Надо готовиться поднять уровень армии идейный, политический и военный. Состав армии — молодой и с этой стороны благоприятный, он хочет учиться и может учиться. Но его еще надо научить. В этом большая трудность.

Нам нужно готовиться в смысле военного обучения и политического воспитания. В связи с политическим воспитанием молодого красноармейца я выделю основной вопрос — вопрос о крестьянской молодежи в армии. Наше крестьянство было в течение веков пушечным мясом войны. Пока война не потребовала более интеллигентного солдата, наша армия делала чудеса в руках таких командиров, как Суворов. Она делалась все более слабой, поскольку требовались индивидуальность и инициатива отдельного бойца. Наше крестьянство давать такого индивидуального бойца не могло. Рабочий гораздо более способен к абстракции, более способен сказать: «Я понимаю, что буржуазная Европа есть для меня опасность, я готовлюсь к борьбе». Не таков крестьянин. Уже после того, как события поведут его, он способен проявить большую цепкость и мужество, но надо, чтобы события предварительно сдвинули его с места. С этим красному командиру приходится считаться, особенно в нашей армии, которая должна быть основана на сознательности. Агитация среди крестьянской молодежи в армии должна иметь практическую, так сказать, «земельную» точку отправления. Вот почему наша ориентация оборонительная, вот почему наша политика оборонительная.

Величайшие уступки, вплоть до признания царских долгов, имеют два значения: во-первых — попытку откупиться, а во-вторых — это педагогическая мера по отношению к несознательному крестьянству. Крестьянин не хочет воевать. Если передовой рабочий говорит: «Я готов умереть за Венгерскую Республику, за Польскую Республику, за Германскую Республику» — крестьянин этого не скажет. Пензенский крестьянин умереть за польскую революцию, и саратовский крестьянин за германскую революцию не хочет. Но если злая воля наших врагов заставит нас воевать с белой Польшей, белой Румынией и т. д., то нужно, чтобы пензенские и саратовские крестьяне поняли, что выхода нет. Фердинанд Лассаль сказал, что каждое революционное движение начинается с того, что надо сказать, что есть.

Вот надо сказать крестьянину саратовскому, пензенскому, что есть: «видишь, признаем царские долги, величайшие уступки делаем, чтобы не заставить тебя воевать, — вот на что идем!»

Конечно, «патриотические» ворчуны будут.
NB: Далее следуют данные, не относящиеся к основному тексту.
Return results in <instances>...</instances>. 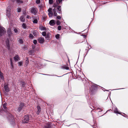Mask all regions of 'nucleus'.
I'll list each match as a JSON object with an SVG mask.
<instances>
[{"instance_id": "f257e3e1", "label": "nucleus", "mask_w": 128, "mask_h": 128, "mask_svg": "<svg viewBox=\"0 0 128 128\" xmlns=\"http://www.w3.org/2000/svg\"><path fill=\"white\" fill-rule=\"evenodd\" d=\"M7 118L11 125L13 126L15 125V120L14 116L11 114L8 113Z\"/></svg>"}, {"instance_id": "f03ea898", "label": "nucleus", "mask_w": 128, "mask_h": 128, "mask_svg": "<svg viewBox=\"0 0 128 128\" xmlns=\"http://www.w3.org/2000/svg\"><path fill=\"white\" fill-rule=\"evenodd\" d=\"M26 106V104L25 103L21 102L19 105L17 110L18 112H19Z\"/></svg>"}, {"instance_id": "7ed1b4c3", "label": "nucleus", "mask_w": 128, "mask_h": 128, "mask_svg": "<svg viewBox=\"0 0 128 128\" xmlns=\"http://www.w3.org/2000/svg\"><path fill=\"white\" fill-rule=\"evenodd\" d=\"M42 34L43 36H45V38L46 40H50V33H48L46 34V33L45 32H42Z\"/></svg>"}, {"instance_id": "20e7f679", "label": "nucleus", "mask_w": 128, "mask_h": 128, "mask_svg": "<svg viewBox=\"0 0 128 128\" xmlns=\"http://www.w3.org/2000/svg\"><path fill=\"white\" fill-rule=\"evenodd\" d=\"M6 32L5 28L3 27L0 26V36H2Z\"/></svg>"}, {"instance_id": "39448f33", "label": "nucleus", "mask_w": 128, "mask_h": 128, "mask_svg": "<svg viewBox=\"0 0 128 128\" xmlns=\"http://www.w3.org/2000/svg\"><path fill=\"white\" fill-rule=\"evenodd\" d=\"M38 9L37 8H31L30 12L32 14L36 15L38 13Z\"/></svg>"}, {"instance_id": "423d86ee", "label": "nucleus", "mask_w": 128, "mask_h": 128, "mask_svg": "<svg viewBox=\"0 0 128 128\" xmlns=\"http://www.w3.org/2000/svg\"><path fill=\"white\" fill-rule=\"evenodd\" d=\"M63 0H56V2L53 5V6L55 8L57 6L60 4H62Z\"/></svg>"}, {"instance_id": "0eeeda50", "label": "nucleus", "mask_w": 128, "mask_h": 128, "mask_svg": "<svg viewBox=\"0 0 128 128\" xmlns=\"http://www.w3.org/2000/svg\"><path fill=\"white\" fill-rule=\"evenodd\" d=\"M24 119L23 120V122L24 123H27L29 120V118L28 115H26L24 116Z\"/></svg>"}, {"instance_id": "6e6552de", "label": "nucleus", "mask_w": 128, "mask_h": 128, "mask_svg": "<svg viewBox=\"0 0 128 128\" xmlns=\"http://www.w3.org/2000/svg\"><path fill=\"white\" fill-rule=\"evenodd\" d=\"M38 42L40 44H43L44 41V38H43L39 37L38 38Z\"/></svg>"}, {"instance_id": "1a4fd4ad", "label": "nucleus", "mask_w": 128, "mask_h": 128, "mask_svg": "<svg viewBox=\"0 0 128 128\" xmlns=\"http://www.w3.org/2000/svg\"><path fill=\"white\" fill-rule=\"evenodd\" d=\"M56 7H57V9L58 10V11H57L60 14H61L62 13V11L61 10V6H59L58 5L57 6H56Z\"/></svg>"}, {"instance_id": "9d476101", "label": "nucleus", "mask_w": 128, "mask_h": 128, "mask_svg": "<svg viewBox=\"0 0 128 128\" xmlns=\"http://www.w3.org/2000/svg\"><path fill=\"white\" fill-rule=\"evenodd\" d=\"M16 3L19 5L22 4L24 2V0H16Z\"/></svg>"}, {"instance_id": "9b49d317", "label": "nucleus", "mask_w": 128, "mask_h": 128, "mask_svg": "<svg viewBox=\"0 0 128 128\" xmlns=\"http://www.w3.org/2000/svg\"><path fill=\"white\" fill-rule=\"evenodd\" d=\"M6 48H7L8 50H10V46L8 40V41L7 40L6 41Z\"/></svg>"}, {"instance_id": "f8f14e48", "label": "nucleus", "mask_w": 128, "mask_h": 128, "mask_svg": "<svg viewBox=\"0 0 128 128\" xmlns=\"http://www.w3.org/2000/svg\"><path fill=\"white\" fill-rule=\"evenodd\" d=\"M4 88L6 92H8L9 91L10 89L8 85H5L4 86Z\"/></svg>"}, {"instance_id": "ddd939ff", "label": "nucleus", "mask_w": 128, "mask_h": 128, "mask_svg": "<svg viewBox=\"0 0 128 128\" xmlns=\"http://www.w3.org/2000/svg\"><path fill=\"white\" fill-rule=\"evenodd\" d=\"M37 108L38 110L36 112V114L37 115L39 114L40 111H41V108L39 106H37Z\"/></svg>"}, {"instance_id": "4468645a", "label": "nucleus", "mask_w": 128, "mask_h": 128, "mask_svg": "<svg viewBox=\"0 0 128 128\" xmlns=\"http://www.w3.org/2000/svg\"><path fill=\"white\" fill-rule=\"evenodd\" d=\"M49 24L50 26H54V24H55V23L54 20H50L49 22Z\"/></svg>"}, {"instance_id": "2eb2a0df", "label": "nucleus", "mask_w": 128, "mask_h": 128, "mask_svg": "<svg viewBox=\"0 0 128 128\" xmlns=\"http://www.w3.org/2000/svg\"><path fill=\"white\" fill-rule=\"evenodd\" d=\"M20 58L18 55H16L14 57V59L16 61V62L19 60Z\"/></svg>"}, {"instance_id": "dca6fc26", "label": "nucleus", "mask_w": 128, "mask_h": 128, "mask_svg": "<svg viewBox=\"0 0 128 128\" xmlns=\"http://www.w3.org/2000/svg\"><path fill=\"white\" fill-rule=\"evenodd\" d=\"M114 113L117 114H120V112H119L118 110V109L116 108H114Z\"/></svg>"}, {"instance_id": "f3484780", "label": "nucleus", "mask_w": 128, "mask_h": 128, "mask_svg": "<svg viewBox=\"0 0 128 128\" xmlns=\"http://www.w3.org/2000/svg\"><path fill=\"white\" fill-rule=\"evenodd\" d=\"M61 68L62 69L68 70L69 69V67L66 66H61Z\"/></svg>"}, {"instance_id": "a211bd4d", "label": "nucleus", "mask_w": 128, "mask_h": 128, "mask_svg": "<svg viewBox=\"0 0 128 128\" xmlns=\"http://www.w3.org/2000/svg\"><path fill=\"white\" fill-rule=\"evenodd\" d=\"M35 51L34 50H31L28 52L30 55H33L35 53Z\"/></svg>"}, {"instance_id": "6ab92c4d", "label": "nucleus", "mask_w": 128, "mask_h": 128, "mask_svg": "<svg viewBox=\"0 0 128 128\" xmlns=\"http://www.w3.org/2000/svg\"><path fill=\"white\" fill-rule=\"evenodd\" d=\"M29 63L28 58H26V60L24 62V66H27Z\"/></svg>"}, {"instance_id": "aec40b11", "label": "nucleus", "mask_w": 128, "mask_h": 128, "mask_svg": "<svg viewBox=\"0 0 128 128\" xmlns=\"http://www.w3.org/2000/svg\"><path fill=\"white\" fill-rule=\"evenodd\" d=\"M6 104H4L3 105L4 110L5 112H6L7 111V108L6 107Z\"/></svg>"}, {"instance_id": "412c9836", "label": "nucleus", "mask_w": 128, "mask_h": 128, "mask_svg": "<svg viewBox=\"0 0 128 128\" xmlns=\"http://www.w3.org/2000/svg\"><path fill=\"white\" fill-rule=\"evenodd\" d=\"M54 14H54V15L55 16H57V14L56 12V9L55 8H54L53 9V10Z\"/></svg>"}, {"instance_id": "4be33fe9", "label": "nucleus", "mask_w": 128, "mask_h": 128, "mask_svg": "<svg viewBox=\"0 0 128 128\" xmlns=\"http://www.w3.org/2000/svg\"><path fill=\"white\" fill-rule=\"evenodd\" d=\"M45 128H52L51 124H48L44 126Z\"/></svg>"}, {"instance_id": "5701e85b", "label": "nucleus", "mask_w": 128, "mask_h": 128, "mask_svg": "<svg viewBox=\"0 0 128 128\" xmlns=\"http://www.w3.org/2000/svg\"><path fill=\"white\" fill-rule=\"evenodd\" d=\"M23 64V62L22 61H20L18 62V66H21Z\"/></svg>"}, {"instance_id": "b1692460", "label": "nucleus", "mask_w": 128, "mask_h": 128, "mask_svg": "<svg viewBox=\"0 0 128 128\" xmlns=\"http://www.w3.org/2000/svg\"><path fill=\"white\" fill-rule=\"evenodd\" d=\"M48 13L53 14L52 10V8H49L48 10Z\"/></svg>"}, {"instance_id": "393cba45", "label": "nucleus", "mask_w": 128, "mask_h": 128, "mask_svg": "<svg viewBox=\"0 0 128 128\" xmlns=\"http://www.w3.org/2000/svg\"><path fill=\"white\" fill-rule=\"evenodd\" d=\"M37 32L36 31H33L32 32V34L33 35L36 37L38 36Z\"/></svg>"}, {"instance_id": "a878e982", "label": "nucleus", "mask_w": 128, "mask_h": 128, "mask_svg": "<svg viewBox=\"0 0 128 128\" xmlns=\"http://www.w3.org/2000/svg\"><path fill=\"white\" fill-rule=\"evenodd\" d=\"M20 20L22 22H24L25 21V18L23 16H21L20 18Z\"/></svg>"}, {"instance_id": "bb28decb", "label": "nucleus", "mask_w": 128, "mask_h": 128, "mask_svg": "<svg viewBox=\"0 0 128 128\" xmlns=\"http://www.w3.org/2000/svg\"><path fill=\"white\" fill-rule=\"evenodd\" d=\"M34 18L33 19L34 20L33 21V23L34 24H37L38 22V20L37 19H35Z\"/></svg>"}, {"instance_id": "cd10ccee", "label": "nucleus", "mask_w": 128, "mask_h": 128, "mask_svg": "<svg viewBox=\"0 0 128 128\" xmlns=\"http://www.w3.org/2000/svg\"><path fill=\"white\" fill-rule=\"evenodd\" d=\"M22 26L24 29H26V24L24 23H23L22 24Z\"/></svg>"}, {"instance_id": "c85d7f7f", "label": "nucleus", "mask_w": 128, "mask_h": 128, "mask_svg": "<svg viewBox=\"0 0 128 128\" xmlns=\"http://www.w3.org/2000/svg\"><path fill=\"white\" fill-rule=\"evenodd\" d=\"M34 37V36L32 35V34H30L29 36V38L31 39H32Z\"/></svg>"}, {"instance_id": "c756f323", "label": "nucleus", "mask_w": 128, "mask_h": 128, "mask_svg": "<svg viewBox=\"0 0 128 128\" xmlns=\"http://www.w3.org/2000/svg\"><path fill=\"white\" fill-rule=\"evenodd\" d=\"M14 30L15 33L18 34L19 33V32L18 30L16 28L14 29Z\"/></svg>"}, {"instance_id": "7c9ffc66", "label": "nucleus", "mask_w": 128, "mask_h": 128, "mask_svg": "<svg viewBox=\"0 0 128 128\" xmlns=\"http://www.w3.org/2000/svg\"><path fill=\"white\" fill-rule=\"evenodd\" d=\"M60 35L59 34H57L56 35L55 37L57 39H58L60 37Z\"/></svg>"}, {"instance_id": "2f4dec72", "label": "nucleus", "mask_w": 128, "mask_h": 128, "mask_svg": "<svg viewBox=\"0 0 128 128\" xmlns=\"http://www.w3.org/2000/svg\"><path fill=\"white\" fill-rule=\"evenodd\" d=\"M48 15L49 16V17L50 18H52V17L53 14L48 13Z\"/></svg>"}, {"instance_id": "473e14b6", "label": "nucleus", "mask_w": 128, "mask_h": 128, "mask_svg": "<svg viewBox=\"0 0 128 128\" xmlns=\"http://www.w3.org/2000/svg\"><path fill=\"white\" fill-rule=\"evenodd\" d=\"M53 2V0H49V3L50 4H52Z\"/></svg>"}, {"instance_id": "72a5a7b5", "label": "nucleus", "mask_w": 128, "mask_h": 128, "mask_svg": "<svg viewBox=\"0 0 128 128\" xmlns=\"http://www.w3.org/2000/svg\"><path fill=\"white\" fill-rule=\"evenodd\" d=\"M61 23L60 22L59 20H58L56 23V24L57 25H60Z\"/></svg>"}, {"instance_id": "f704fd0d", "label": "nucleus", "mask_w": 128, "mask_h": 128, "mask_svg": "<svg viewBox=\"0 0 128 128\" xmlns=\"http://www.w3.org/2000/svg\"><path fill=\"white\" fill-rule=\"evenodd\" d=\"M19 42L20 43L22 44L23 43V42L22 39H20L19 41Z\"/></svg>"}, {"instance_id": "c9c22d12", "label": "nucleus", "mask_w": 128, "mask_h": 128, "mask_svg": "<svg viewBox=\"0 0 128 128\" xmlns=\"http://www.w3.org/2000/svg\"><path fill=\"white\" fill-rule=\"evenodd\" d=\"M40 0H36V3L37 4H40Z\"/></svg>"}, {"instance_id": "e433bc0d", "label": "nucleus", "mask_w": 128, "mask_h": 128, "mask_svg": "<svg viewBox=\"0 0 128 128\" xmlns=\"http://www.w3.org/2000/svg\"><path fill=\"white\" fill-rule=\"evenodd\" d=\"M17 12H20L21 11V9L20 8H18L17 9Z\"/></svg>"}, {"instance_id": "4c0bfd02", "label": "nucleus", "mask_w": 128, "mask_h": 128, "mask_svg": "<svg viewBox=\"0 0 128 128\" xmlns=\"http://www.w3.org/2000/svg\"><path fill=\"white\" fill-rule=\"evenodd\" d=\"M44 27L43 26H41L39 28L41 30H43Z\"/></svg>"}, {"instance_id": "58836bf2", "label": "nucleus", "mask_w": 128, "mask_h": 128, "mask_svg": "<svg viewBox=\"0 0 128 128\" xmlns=\"http://www.w3.org/2000/svg\"><path fill=\"white\" fill-rule=\"evenodd\" d=\"M56 18L60 20V19L61 18V17L60 16H57Z\"/></svg>"}, {"instance_id": "ea45409f", "label": "nucleus", "mask_w": 128, "mask_h": 128, "mask_svg": "<svg viewBox=\"0 0 128 128\" xmlns=\"http://www.w3.org/2000/svg\"><path fill=\"white\" fill-rule=\"evenodd\" d=\"M37 41L36 40H34L33 41V43H34V44H37Z\"/></svg>"}, {"instance_id": "a19ab883", "label": "nucleus", "mask_w": 128, "mask_h": 128, "mask_svg": "<svg viewBox=\"0 0 128 128\" xmlns=\"http://www.w3.org/2000/svg\"><path fill=\"white\" fill-rule=\"evenodd\" d=\"M22 87H24L25 85L26 84V83L24 82H22Z\"/></svg>"}, {"instance_id": "79ce46f5", "label": "nucleus", "mask_w": 128, "mask_h": 128, "mask_svg": "<svg viewBox=\"0 0 128 128\" xmlns=\"http://www.w3.org/2000/svg\"><path fill=\"white\" fill-rule=\"evenodd\" d=\"M58 30H61V26H58Z\"/></svg>"}, {"instance_id": "37998d69", "label": "nucleus", "mask_w": 128, "mask_h": 128, "mask_svg": "<svg viewBox=\"0 0 128 128\" xmlns=\"http://www.w3.org/2000/svg\"><path fill=\"white\" fill-rule=\"evenodd\" d=\"M0 78L2 79H4V78L3 74L2 75H0Z\"/></svg>"}, {"instance_id": "c03bdc74", "label": "nucleus", "mask_w": 128, "mask_h": 128, "mask_svg": "<svg viewBox=\"0 0 128 128\" xmlns=\"http://www.w3.org/2000/svg\"><path fill=\"white\" fill-rule=\"evenodd\" d=\"M10 65H11V66L12 67V68H13L14 67V66H13V63L12 62V63H10Z\"/></svg>"}, {"instance_id": "a18cd8bd", "label": "nucleus", "mask_w": 128, "mask_h": 128, "mask_svg": "<svg viewBox=\"0 0 128 128\" xmlns=\"http://www.w3.org/2000/svg\"><path fill=\"white\" fill-rule=\"evenodd\" d=\"M26 10L23 11V14L24 15H25L26 14Z\"/></svg>"}, {"instance_id": "49530a36", "label": "nucleus", "mask_w": 128, "mask_h": 128, "mask_svg": "<svg viewBox=\"0 0 128 128\" xmlns=\"http://www.w3.org/2000/svg\"><path fill=\"white\" fill-rule=\"evenodd\" d=\"M46 17L45 16H44V17H43L42 18V19L43 20H44L45 19V18H46Z\"/></svg>"}, {"instance_id": "de8ad7c7", "label": "nucleus", "mask_w": 128, "mask_h": 128, "mask_svg": "<svg viewBox=\"0 0 128 128\" xmlns=\"http://www.w3.org/2000/svg\"><path fill=\"white\" fill-rule=\"evenodd\" d=\"M82 36H83L84 38H86V34H84L82 35Z\"/></svg>"}, {"instance_id": "09e8293b", "label": "nucleus", "mask_w": 128, "mask_h": 128, "mask_svg": "<svg viewBox=\"0 0 128 128\" xmlns=\"http://www.w3.org/2000/svg\"><path fill=\"white\" fill-rule=\"evenodd\" d=\"M30 17L28 15H27V17H26V18L28 19L29 18H30Z\"/></svg>"}, {"instance_id": "8fccbe9b", "label": "nucleus", "mask_w": 128, "mask_h": 128, "mask_svg": "<svg viewBox=\"0 0 128 128\" xmlns=\"http://www.w3.org/2000/svg\"><path fill=\"white\" fill-rule=\"evenodd\" d=\"M10 63L12 62V59L11 58H10Z\"/></svg>"}, {"instance_id": "3c124183", "label": "nucleus", "mask_w": 128, "mask_h": 128, "mask_svg": "<svg viewBox=\"0 0 128 128\" xmlns=\"http://www.w3.org/2000/svg\"><path fill=\"white\" fill-rule=\"evenodd\" d=\"M35 48V46H32V49H34V48Z\"/></svg>"}, {"instance_id": "603ef678", "label": "nucleus", "mask_w": 128, "mask_h": 128, "mask_svg": "<svg viewBox=\"0 0 128 128\" xmlns=\"http://www.w3.org/2000/svg\"><path fill=\"white\" fill-rule=\"evenodd\" d=\"M11 1L13 2H14L16 1V0H10Z\"/></svg>"}, {"instance_id": "864d4df0", "label": "nucleus", "mask_w": 128, "mask_h": 128, "mask_svg": "<svg viewBox=\"0 0 128 128\" xmlns=\"http://www.w3.org/2000/svg\"><path fill=\"white\" fill-rule=\"evenodd\" d=\"M3 74L2 72H1L0 70V76L2 75Z\"/></svg>"}, {"instance_id": "5fc2aeb1", "label": "nucleus", "mask_w": 128, "mask_h": 128, "mask_svg": "<svg viewBox=\"0 0 128 128\" xmlns=\"http://www.w3.org/2000/svg\"><path fill=\"white\" fill-rule=\"evenodd\" d=\"M46 28H45V27L44 28V30H44V31H46Z\"/></svg>"}, {"instance_id": "6e6d98bb", "label": "nucleus", "mask_w": 128, "mask_h": 128, "mask_svg": "<svg viewBox=\"0 0 128 128\" xmlns=\"http://www.w3.org/2000/svg\"><path fill=\"white\" fill-rule=\"evenodd\" d=\"M43 74L45 75H48V74Z\"/></svg>"}, {"instance_id": "4d7b16f0", "label": "nucleus", "mask_w": 128, "mask_h": 128, "mask_svg": "<svg viewBox=\"0 0 128 128\" xmlns=\"http://www.w3.org/2000/svg\"><path fill=\"white\" fill-rule=\"evenodd\" d=\"M61 76H58V77H61Z\"/></svg>"}, {"instance_id": "13d9d810", "label": "nucleus", "mask_w": 128, "mask_h": 128, "mask_svg": "<svg viewBox=\"0 0 128 128\" xmlns=\"http://www.w3.org/2000/svg\"><path fill=\"white\" fill-rule=\"evenodd\" d=\"M106 91H108V90H106Z\"/></svg>"}]
</instances>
Но пусть один из них перед ротой, перед полком скажет: а чего он хочет? Чтоб мы воевали из-за царских долгов? И ворчун замолчит, потому что ни одна рота, где девяносто процентов беспартийных крестьян, воевать не хочет. А если после всех этих уступок на нас нападут, тогда и саратовский и пензенский крестьянин будут драться. Если понадобится умереть десяткам, сотням тысяч, они пойдут, если будут понимать смысл рабоче-крестьянской власти, независимости страны, неприкосновенности советской территории, всего, чему угрожает смертельная опасность. А это они поймут, если мы сумеем разъяснить смысл нашей каждой уступки. Вот это есть задача политического воспитания армии. Надо объяснить пензенскому мужику международную обстановку, в которую он поставлен. А курсант — это тот же крестьянин, саратовский или пензенский, и он должен понять и объяснить то, что понял, всей армии.

Из речи на конференции ВУЗ

18-20 декабря 1922 г. «Правда» № 286-287.